▼

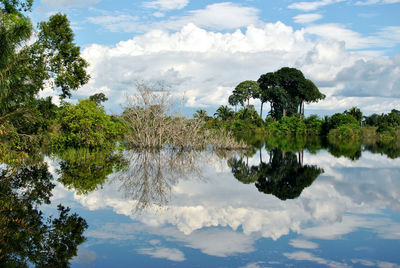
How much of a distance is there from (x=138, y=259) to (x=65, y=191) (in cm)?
642

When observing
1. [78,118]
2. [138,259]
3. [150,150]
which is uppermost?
[78,118]

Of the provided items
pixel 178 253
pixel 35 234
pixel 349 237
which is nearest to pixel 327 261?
pixel 349 237

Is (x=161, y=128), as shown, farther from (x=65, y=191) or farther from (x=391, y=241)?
(x=391, y=241)

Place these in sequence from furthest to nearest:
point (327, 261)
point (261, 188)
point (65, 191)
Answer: point (261, 188) < point (65, 191) < point (327, 261)

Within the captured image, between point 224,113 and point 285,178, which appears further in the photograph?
point 224,113

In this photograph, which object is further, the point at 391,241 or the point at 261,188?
the point at 261,188

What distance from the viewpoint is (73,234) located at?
26.4ft

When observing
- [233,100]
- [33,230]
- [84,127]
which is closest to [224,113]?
[233,100]

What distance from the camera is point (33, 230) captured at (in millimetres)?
8148

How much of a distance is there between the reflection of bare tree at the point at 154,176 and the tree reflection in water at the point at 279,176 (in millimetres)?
1843

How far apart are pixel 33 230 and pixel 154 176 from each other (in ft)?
23.8

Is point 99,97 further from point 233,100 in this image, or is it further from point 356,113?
point 356,113

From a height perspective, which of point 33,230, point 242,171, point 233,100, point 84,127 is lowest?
point 33,230

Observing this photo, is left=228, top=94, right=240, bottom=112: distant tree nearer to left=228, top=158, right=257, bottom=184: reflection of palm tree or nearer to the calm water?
left=228, top=158, right=257, bottom=184: reflection of palm tree
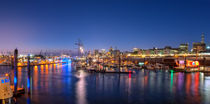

▲

Return the rows from the line containing "Is point 99,97" to the end of the records, both ends included, reproducing them verbatim and leaving out the pictures.

Is point 99,97 further from point 233,100 in this image, or is it further from point 356,113?
point 356,113

From a height perspective, which of point 33,230, point 242,171, point 233,100, point 84,127 is lowest?
point 33,230

Observing this photo, is left=228, top=94, right=240, bottom=112: distant tree nearer to left=228, top=158, right=257, bottom=184: reflection of palm tree or nearer to the calm water?
left=228, top=158, right=257, bottom=184: reflection of palm tree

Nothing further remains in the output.